Source excerpt:
>> begin

Wednesday, June 01, 2011

The other mom from our town.

As you know, when Branden went to this yochien. His best friend happened to be Genki. He lived in the same housing community as us. And he was the ONLY other little kid who lived far away in our tiny town who also went to the same yochien as Branden did. Their friendship was not forced. It happened naturally probably because they were literally the only 2 kids who rode the school bus together.Anyway so yes Branden and Genki would spend a good 25 minutes drive in the van there and 25 minutes back with Genki and the 1 lady sensei who always rode along and read books to Branden and Genki. Or talked with them while they rode. I would push Noah in the stroller with me to pick up B at the pick up point in our housing community. So yes I saw Genki's mom every morning and every afternoon. We became friends naturally because we saw each other every day. Our boys got a long really well. And when they were to start elementary together. We weren't really worried because we figured as long as they have each other they'll be fine.

However when all the "soon to be ichinensei" at the time were to show up in February for an assessment and do a sort of meet and greet. It was held at 2pm. Given the time... B and Genki got out of yochien. They had to go straight to the elementary school in their uniforms. We went to the 2nd floor. Noboru and I and Genki's mom. Shock! Branden and Genki were the only 2 kids wearing that uniform (meaning we knew, that but somehow actually seeing it made it all the more clear). And 2 or 3 wore different uniforms. And 1 lone girl wore another yochien uniform (this would later be Saya-chan) us parents all stood along the walls. We didn't know any of those other parents and they didn't know us. There were only about 8 or 9 kids total from the yochiens. Different uniforms, some plaid uniforms, some green uniforms and Branden and Genki came in with the navy blue one with white dress shirt and bolero navy jacket and navy winter hats...same uniforms that Noah wears today. The teacher said...please wait for the hoikuen kids to get here. About 30 kids all ran in, no uniforms at all. Very happy peppy kids. I saw "boy next door" in that group. And smiled at him, his mom was at work. I would say this was the first time we realized we would be greatly out numbered.

Then ichinensei started. Branden and Genki stuck together like glue. Partly because they were friends anyway and kept things same as usual, but partly because they didn't know any of those other kids at first. Then came the first observation day for us. And....

>> end

Information shown:
>> begin

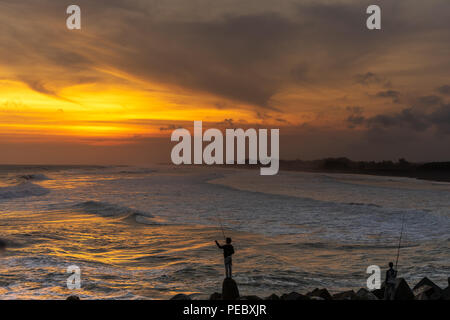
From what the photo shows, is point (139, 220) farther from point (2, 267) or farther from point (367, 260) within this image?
point (367, 260)

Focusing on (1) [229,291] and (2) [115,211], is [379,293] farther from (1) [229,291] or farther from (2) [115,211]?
(2) [115,211]

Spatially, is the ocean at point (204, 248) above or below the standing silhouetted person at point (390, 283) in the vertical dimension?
below

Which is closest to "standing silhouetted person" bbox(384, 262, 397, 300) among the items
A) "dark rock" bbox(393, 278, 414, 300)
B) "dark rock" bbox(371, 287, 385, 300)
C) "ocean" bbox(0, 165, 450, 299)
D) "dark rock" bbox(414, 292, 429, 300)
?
"dark rock" bbox(393, 278, 414, 300)

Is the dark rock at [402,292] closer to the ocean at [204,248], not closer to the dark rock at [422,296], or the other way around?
the dark rock at [422,296]

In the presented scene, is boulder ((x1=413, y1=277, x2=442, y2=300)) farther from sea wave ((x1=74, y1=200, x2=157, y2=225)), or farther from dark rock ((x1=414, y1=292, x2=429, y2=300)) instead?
sea wave ((x1=74, y1=200, x2=157, y2=225))

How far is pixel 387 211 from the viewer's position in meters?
30.0

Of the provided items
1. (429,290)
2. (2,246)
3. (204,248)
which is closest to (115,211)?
(2,246)

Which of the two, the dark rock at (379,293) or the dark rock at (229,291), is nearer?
the dark rock at (229,291)

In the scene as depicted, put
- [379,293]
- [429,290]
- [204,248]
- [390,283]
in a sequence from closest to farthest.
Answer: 1. [429,290]
2. [390,283]
3. [379,293]
4. [204,248]

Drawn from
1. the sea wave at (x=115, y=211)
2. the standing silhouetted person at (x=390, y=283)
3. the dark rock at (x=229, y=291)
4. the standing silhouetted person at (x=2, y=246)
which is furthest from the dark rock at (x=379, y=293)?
the sea wave at (x=115, y=211)

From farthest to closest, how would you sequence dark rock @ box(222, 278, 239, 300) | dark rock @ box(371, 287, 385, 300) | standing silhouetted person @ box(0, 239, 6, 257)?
standing silhouetted person @ box(0, 239, 6, 257)
dark rock @ box(371, 287, 385, 300)
dark rock @ box(222, 278, 239, 300)

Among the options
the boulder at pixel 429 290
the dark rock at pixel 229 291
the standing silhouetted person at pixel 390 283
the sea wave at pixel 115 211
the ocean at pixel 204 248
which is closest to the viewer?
the boulder at pixel 429 290
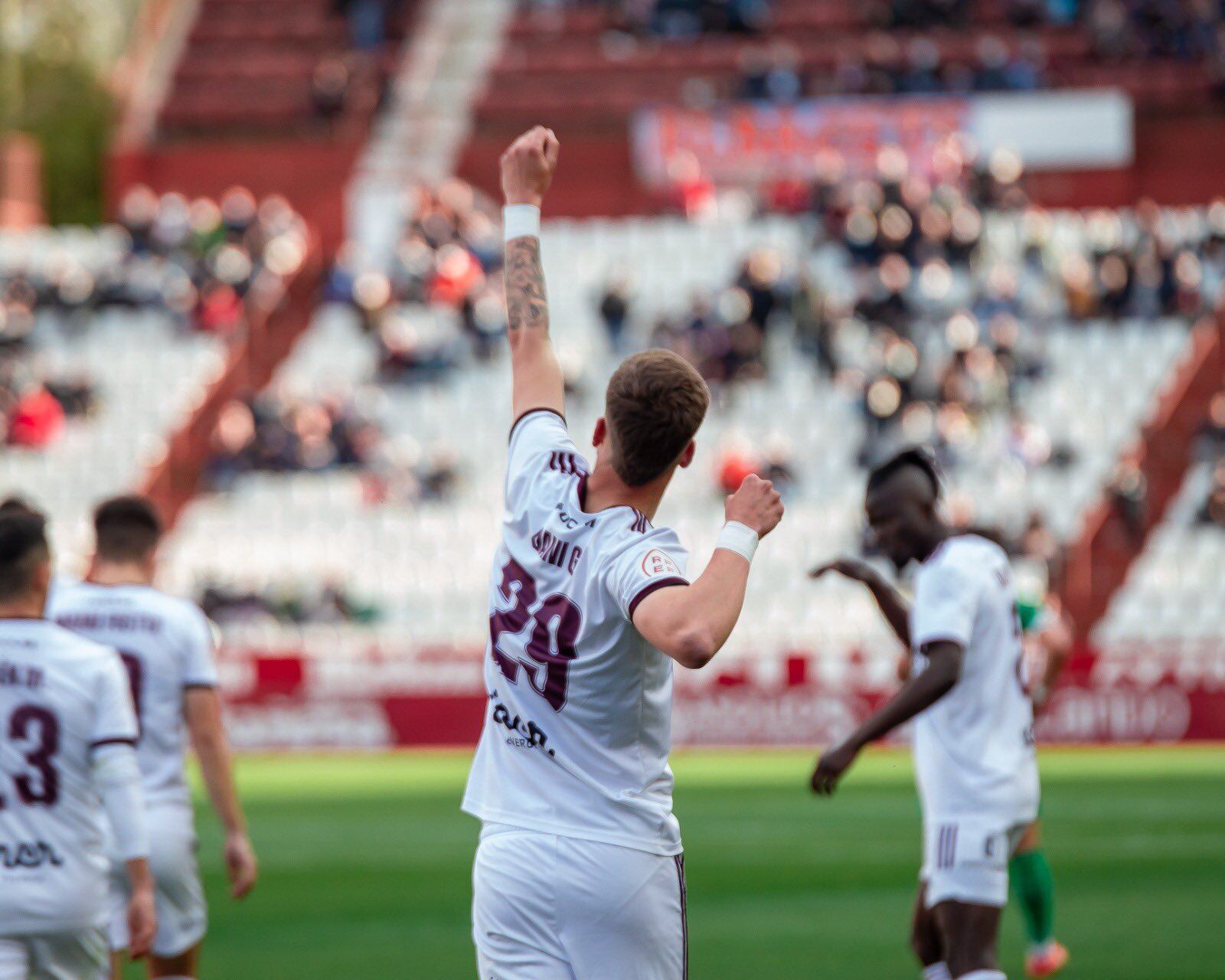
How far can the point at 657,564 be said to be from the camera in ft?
15.4

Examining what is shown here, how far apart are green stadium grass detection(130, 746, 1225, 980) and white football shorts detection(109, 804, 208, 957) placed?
125 inches

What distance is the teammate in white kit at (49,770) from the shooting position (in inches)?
233

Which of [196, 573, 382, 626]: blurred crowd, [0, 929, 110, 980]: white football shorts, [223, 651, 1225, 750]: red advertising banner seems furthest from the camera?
[196, 573, 382, 626]: blurred crowd

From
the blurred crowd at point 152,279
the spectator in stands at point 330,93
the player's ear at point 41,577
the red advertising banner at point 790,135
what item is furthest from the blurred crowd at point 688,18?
the player's ear at point 41,577

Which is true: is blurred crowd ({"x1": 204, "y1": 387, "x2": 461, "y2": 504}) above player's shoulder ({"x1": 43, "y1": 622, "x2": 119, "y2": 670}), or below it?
above

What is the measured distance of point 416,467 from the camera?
28828 mm

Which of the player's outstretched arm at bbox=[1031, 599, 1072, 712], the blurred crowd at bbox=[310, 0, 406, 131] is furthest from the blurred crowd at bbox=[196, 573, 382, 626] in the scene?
the blurred crowd at bbox=[310, 0, 406, 131]

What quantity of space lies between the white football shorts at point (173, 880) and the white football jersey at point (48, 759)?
3.65 ft

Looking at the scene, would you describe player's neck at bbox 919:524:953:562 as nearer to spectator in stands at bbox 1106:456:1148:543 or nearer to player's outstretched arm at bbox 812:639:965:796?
player's outstretched arm at bbox 812:639:965:796

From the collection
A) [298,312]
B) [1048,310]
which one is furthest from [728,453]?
[298,312]

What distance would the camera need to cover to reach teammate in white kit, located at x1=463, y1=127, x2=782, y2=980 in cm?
475

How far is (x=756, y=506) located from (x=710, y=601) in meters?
0.32

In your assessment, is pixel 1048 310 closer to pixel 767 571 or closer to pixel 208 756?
pixel 767 571

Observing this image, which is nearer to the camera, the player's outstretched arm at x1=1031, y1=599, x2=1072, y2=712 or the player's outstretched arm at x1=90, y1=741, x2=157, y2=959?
the player's outstretched arm at x1=90, y1=741, x2=157, y2=959
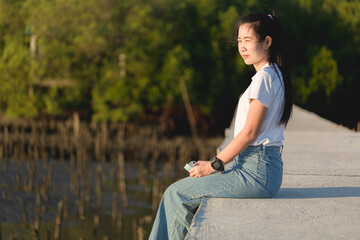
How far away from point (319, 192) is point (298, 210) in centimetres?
56

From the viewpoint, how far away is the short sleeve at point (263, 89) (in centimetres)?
296

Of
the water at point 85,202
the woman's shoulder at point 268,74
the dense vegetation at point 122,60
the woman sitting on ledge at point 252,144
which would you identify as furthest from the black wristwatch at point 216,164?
the dense vegetation at point 122,60

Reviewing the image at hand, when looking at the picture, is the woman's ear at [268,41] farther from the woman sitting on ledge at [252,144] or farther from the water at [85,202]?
the water at [85,202]

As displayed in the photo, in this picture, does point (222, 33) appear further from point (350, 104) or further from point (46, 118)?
point (46, 118)

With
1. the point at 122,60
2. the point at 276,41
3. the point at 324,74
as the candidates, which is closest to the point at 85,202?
the point at 276,41

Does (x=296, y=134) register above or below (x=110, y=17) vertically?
below

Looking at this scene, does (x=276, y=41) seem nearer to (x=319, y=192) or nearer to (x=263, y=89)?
(x=263, y=89)

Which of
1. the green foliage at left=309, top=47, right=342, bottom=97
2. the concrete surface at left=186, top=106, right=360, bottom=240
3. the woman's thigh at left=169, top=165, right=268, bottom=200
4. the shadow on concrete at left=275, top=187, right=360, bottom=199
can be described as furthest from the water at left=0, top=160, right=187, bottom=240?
the green foliage at left=309, top=47, right=342, bottom=97

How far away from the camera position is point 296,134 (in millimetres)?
7168

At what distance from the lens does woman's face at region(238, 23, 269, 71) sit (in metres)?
3.13

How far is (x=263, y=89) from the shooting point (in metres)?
2.98

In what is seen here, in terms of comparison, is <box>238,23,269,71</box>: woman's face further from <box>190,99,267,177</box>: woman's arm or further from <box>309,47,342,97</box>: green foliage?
<box>309,47,342,97</box>: green foliage

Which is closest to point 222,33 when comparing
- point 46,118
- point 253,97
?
point 46,118

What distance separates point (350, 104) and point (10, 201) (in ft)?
60.4
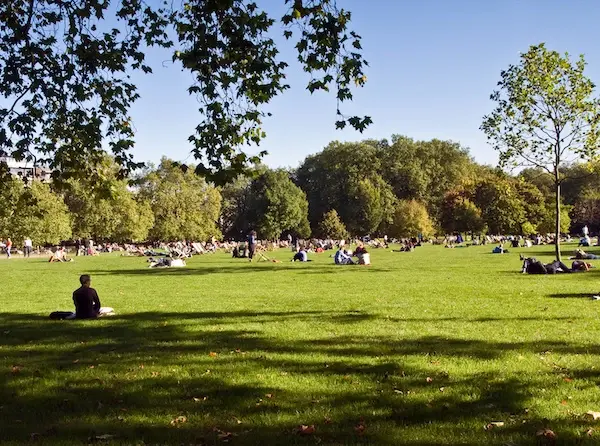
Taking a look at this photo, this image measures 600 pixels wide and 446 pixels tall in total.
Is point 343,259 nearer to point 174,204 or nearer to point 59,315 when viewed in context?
point 59,315

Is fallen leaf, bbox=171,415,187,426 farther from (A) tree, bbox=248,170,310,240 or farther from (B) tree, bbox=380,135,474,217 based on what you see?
(B) tree, bbox=380,135,474,217

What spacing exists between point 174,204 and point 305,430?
82.1 metres

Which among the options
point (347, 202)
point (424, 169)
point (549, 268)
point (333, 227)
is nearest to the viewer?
point (549, 268)

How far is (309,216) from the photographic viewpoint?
106250 millimetres

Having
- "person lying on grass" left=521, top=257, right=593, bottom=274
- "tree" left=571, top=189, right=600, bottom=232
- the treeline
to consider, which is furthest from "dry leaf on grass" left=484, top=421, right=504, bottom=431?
"tree" left=571, top=189, right=600, bottom=232

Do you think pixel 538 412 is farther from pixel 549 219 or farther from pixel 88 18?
pixel 549 219

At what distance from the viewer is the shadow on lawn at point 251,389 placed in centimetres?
559

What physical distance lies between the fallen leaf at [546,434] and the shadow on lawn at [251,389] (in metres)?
0.09

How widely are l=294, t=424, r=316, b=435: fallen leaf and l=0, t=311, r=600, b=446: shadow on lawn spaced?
0.31 ft

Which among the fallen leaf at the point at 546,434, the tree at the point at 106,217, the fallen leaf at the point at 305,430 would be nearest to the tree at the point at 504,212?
the tree at the point at 106,217

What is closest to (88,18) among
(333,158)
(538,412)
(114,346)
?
(114,346)

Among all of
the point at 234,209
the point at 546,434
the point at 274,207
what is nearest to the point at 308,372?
the point at 546,434

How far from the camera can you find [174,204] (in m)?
85.5

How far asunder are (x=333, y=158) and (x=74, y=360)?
9705 cm
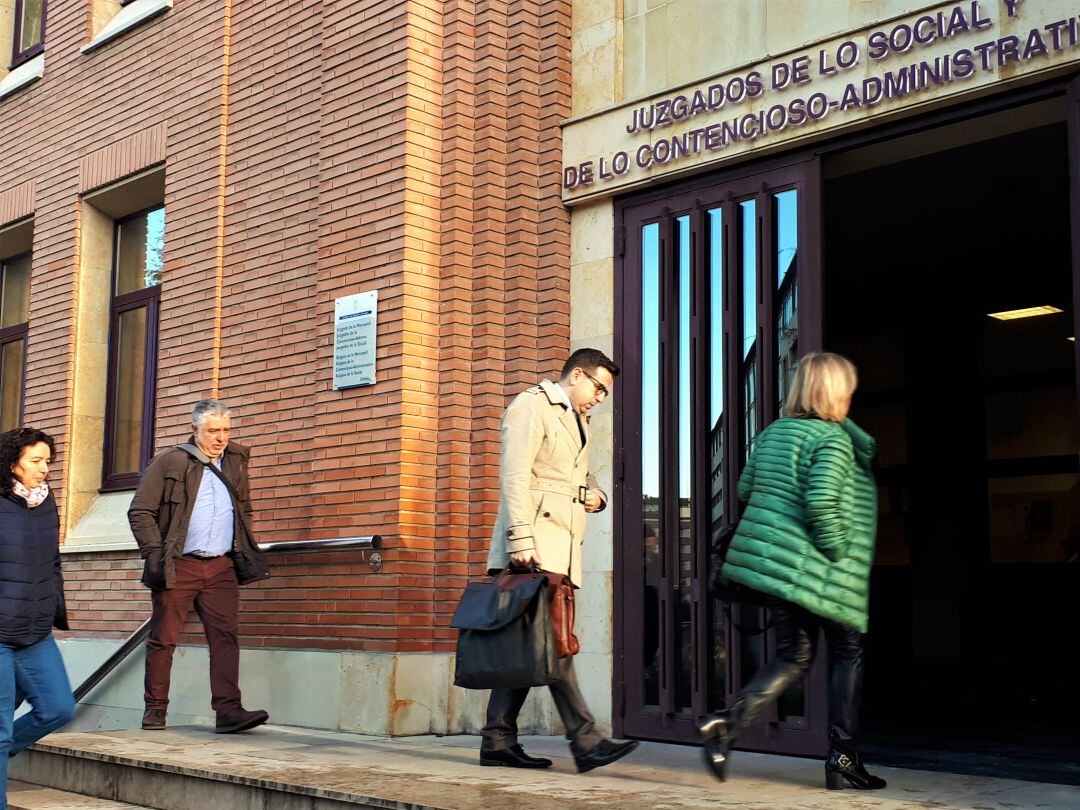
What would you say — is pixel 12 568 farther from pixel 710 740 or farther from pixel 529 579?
pixel 710 740

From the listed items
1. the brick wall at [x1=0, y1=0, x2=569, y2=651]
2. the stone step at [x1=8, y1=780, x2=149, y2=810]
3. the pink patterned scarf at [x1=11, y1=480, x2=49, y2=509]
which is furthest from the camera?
the brick wall at [x1=0, y1=0, x2=569, y2=651]

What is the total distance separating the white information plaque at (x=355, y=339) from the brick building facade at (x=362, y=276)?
0.08 metres

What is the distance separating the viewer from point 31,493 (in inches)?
223

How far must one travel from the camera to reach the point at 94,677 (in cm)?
952

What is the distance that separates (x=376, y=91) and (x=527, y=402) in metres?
3.26

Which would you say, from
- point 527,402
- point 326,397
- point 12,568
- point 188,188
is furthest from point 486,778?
point 188,188

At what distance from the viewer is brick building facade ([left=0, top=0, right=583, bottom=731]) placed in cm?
804

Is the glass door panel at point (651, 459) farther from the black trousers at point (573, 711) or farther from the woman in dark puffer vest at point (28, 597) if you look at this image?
the woman in dark puffer vest at point (28, 597)

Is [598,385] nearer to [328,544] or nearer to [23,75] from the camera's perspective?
[328,544]

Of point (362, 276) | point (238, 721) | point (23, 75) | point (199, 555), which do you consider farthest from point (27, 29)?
point (238, 721)

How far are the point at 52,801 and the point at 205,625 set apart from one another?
1466mm

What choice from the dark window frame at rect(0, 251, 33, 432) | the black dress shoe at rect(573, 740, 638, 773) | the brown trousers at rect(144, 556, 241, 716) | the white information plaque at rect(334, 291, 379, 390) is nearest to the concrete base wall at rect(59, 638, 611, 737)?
the brown trousers at rect(144, 556, 241, 716)

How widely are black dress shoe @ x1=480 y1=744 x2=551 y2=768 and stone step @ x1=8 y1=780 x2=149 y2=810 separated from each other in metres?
1.63

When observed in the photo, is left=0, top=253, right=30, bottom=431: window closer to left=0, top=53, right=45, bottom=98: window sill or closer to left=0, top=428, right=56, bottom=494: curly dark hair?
left=0, top=53, right=45, bottom=98: window sill
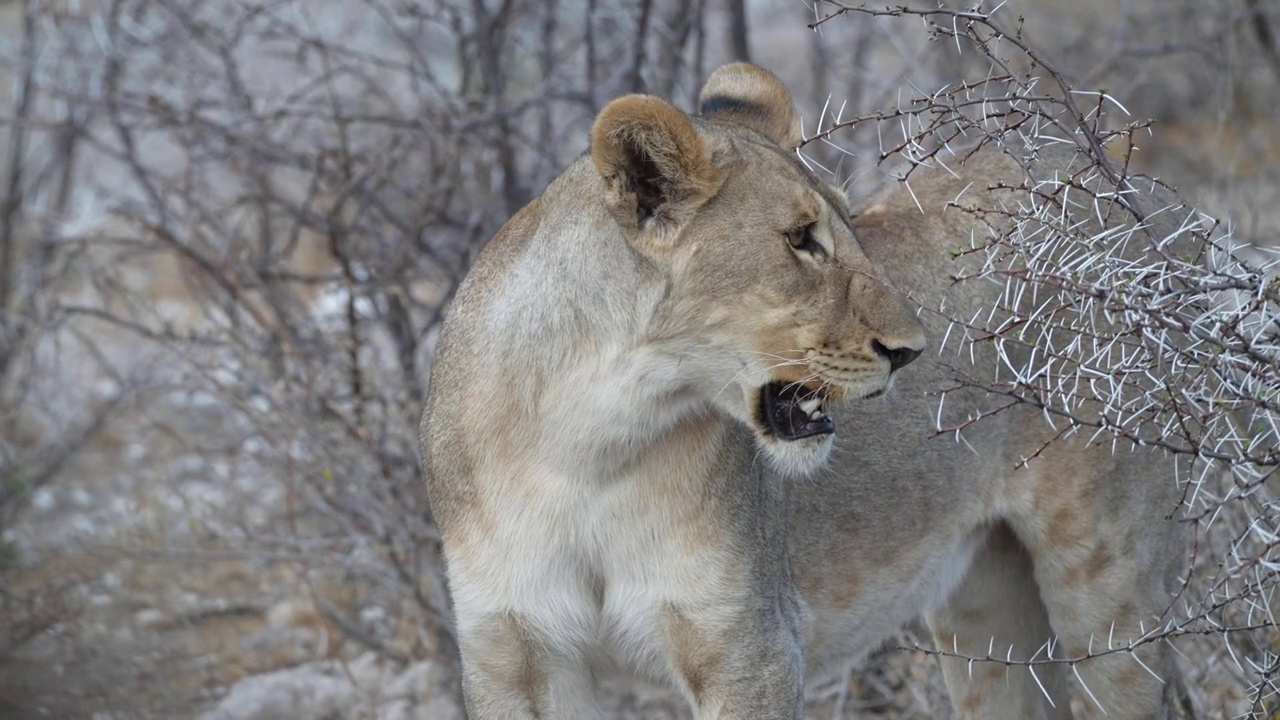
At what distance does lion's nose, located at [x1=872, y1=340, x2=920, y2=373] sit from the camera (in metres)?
3.44

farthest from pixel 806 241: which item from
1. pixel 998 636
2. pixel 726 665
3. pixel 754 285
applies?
pixel 998 636

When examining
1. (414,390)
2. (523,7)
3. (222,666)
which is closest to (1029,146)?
(414,390)

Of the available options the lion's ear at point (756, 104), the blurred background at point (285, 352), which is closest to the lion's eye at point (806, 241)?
the lion's ear at point (756, 104)

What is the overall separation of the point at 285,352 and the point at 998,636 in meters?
2.73

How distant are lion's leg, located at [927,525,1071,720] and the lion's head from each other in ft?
4.71

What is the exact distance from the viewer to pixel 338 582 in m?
6.43

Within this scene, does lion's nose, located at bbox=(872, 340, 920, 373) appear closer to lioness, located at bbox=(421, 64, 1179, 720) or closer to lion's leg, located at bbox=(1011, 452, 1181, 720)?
lioness, located at bbox=(421, 64, 1179, 720)

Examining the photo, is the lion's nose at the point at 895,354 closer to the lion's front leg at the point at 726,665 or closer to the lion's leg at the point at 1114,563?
the lion's front leg at the point at 726,665

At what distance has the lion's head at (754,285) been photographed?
3404 mm

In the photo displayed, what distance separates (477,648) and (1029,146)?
1.64 meters

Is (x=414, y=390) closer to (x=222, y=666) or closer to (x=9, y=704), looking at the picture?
(x=222, y=666)

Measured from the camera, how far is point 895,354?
11.4ft

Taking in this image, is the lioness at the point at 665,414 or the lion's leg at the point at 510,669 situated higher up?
the lioness at the point at 665,414

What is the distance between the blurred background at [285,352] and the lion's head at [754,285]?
118 centimetres
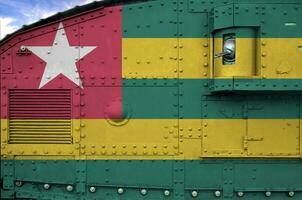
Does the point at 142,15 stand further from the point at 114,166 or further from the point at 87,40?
the point at 114,166

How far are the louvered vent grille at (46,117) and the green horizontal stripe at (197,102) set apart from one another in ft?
2.17

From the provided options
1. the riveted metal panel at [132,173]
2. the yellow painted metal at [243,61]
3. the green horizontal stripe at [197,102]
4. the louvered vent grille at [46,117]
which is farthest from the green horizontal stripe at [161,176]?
the yellow painted metal at [243,61]

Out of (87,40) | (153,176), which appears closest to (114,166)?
(153,176)

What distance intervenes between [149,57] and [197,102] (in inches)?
28.2

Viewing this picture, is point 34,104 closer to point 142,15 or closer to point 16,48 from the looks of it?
point 16,48

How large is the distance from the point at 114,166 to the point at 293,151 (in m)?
1.93

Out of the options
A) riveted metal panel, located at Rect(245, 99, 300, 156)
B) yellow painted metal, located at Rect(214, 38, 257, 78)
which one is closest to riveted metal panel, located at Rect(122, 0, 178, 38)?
yellow painted metal, located at Rect(214, 38, 257, 78)

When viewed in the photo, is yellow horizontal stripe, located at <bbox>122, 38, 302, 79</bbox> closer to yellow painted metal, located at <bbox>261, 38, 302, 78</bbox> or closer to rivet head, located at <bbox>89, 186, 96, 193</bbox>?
yellow painted metal, located at <bbox>261, 38, 302, 78</bbox>

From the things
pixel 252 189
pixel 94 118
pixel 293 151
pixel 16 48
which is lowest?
pixel 252 189

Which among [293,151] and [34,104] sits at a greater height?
[34,104]

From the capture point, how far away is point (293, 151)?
13.7ft

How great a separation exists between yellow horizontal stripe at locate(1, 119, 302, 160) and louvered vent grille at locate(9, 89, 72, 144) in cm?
8

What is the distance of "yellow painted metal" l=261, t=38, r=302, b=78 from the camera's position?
4.00 m

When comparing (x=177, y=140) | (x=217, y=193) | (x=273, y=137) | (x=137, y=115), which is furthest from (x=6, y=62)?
(x=273, y=137)
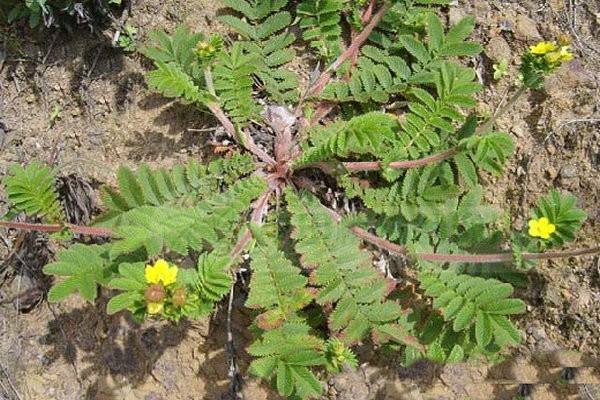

>> end

Prompt 1:
Translate the sentence "Their friendship was not forced." from the blog post about Branden and Genki into French.
Prompt 2:
According to the blog post about Branden and Genki, how long was the van ride to the yochien in each direction?
Prompt 3:
Write the next part of the blog post about Branden and Genki, picking up after its final words, "Then came the first observation day for us. And...."
The data that precede this point are not needed for what follows.

Written answer 1:
Leur amitié n'était pas forcée.

Written answer 2:
About 25 minutes each way.

Written answer 3:
So us parents walked into the room for that first observation day. Gulp! And all 32 of the mom's were basically BFF's. Only 40 kids total and 2 classes and only about 8 came from yochiens. They all knew each other for eons it seemed. Well of course they've developed those close ties during hoikuen all those years. And then there was us yochien parents. Talk about the cheese stands alone! We knew no one! When they introduced themselves. They all knew each other. They weren't nervous. To be honest, for the first 6 month's of the first grade for our school...the hoikuen kids and mom's ruled. And we were the odd men out! "Boy next doors" mom was happy as a clam with all her buds. Meanwhile I felt like "Sally no friends" and I know for a fact the other yochien mom's felt the same exact way. And I tell, you...it honestly takes a lot of courage to stand there by yourself or with just 1 mother while the rest are like continuing a conversation and all happy and laughing. How would that make you feel honestly.

1 of Branden's classmates. He went to a different yochien. I heard that he was having a very terrible time of adjusting to elementary and that his mom said he had no friends. (of course he now has tons) His mom was so worried...that she contemplated sending her younger son to hoikuen granted she ended up sending her younger son to the yochien her older son went to in the end because she realized he did end up making friends in the end. But yes for her to even contemplate switching schools for her younger child.... even for a month shows you how very tough it was for us at first all those years ago. It was. (the younger brother is the same kid who's going to go to school with Noah next year (Kouiki-kun's little brother)) But yes.... that is exactly how worried she was. And I understand/understood her feelings 100%. Because I felt all the same things myself. It was really hard for us yochien mom's at first. Again...this is my area only. As you know...my town does not have a yochien. Obviously it would be a totally different story for people in bigger more populated areas who actually have a yochien in their city. But for us, our town has/had no yochien. While our town does have a hoikuen.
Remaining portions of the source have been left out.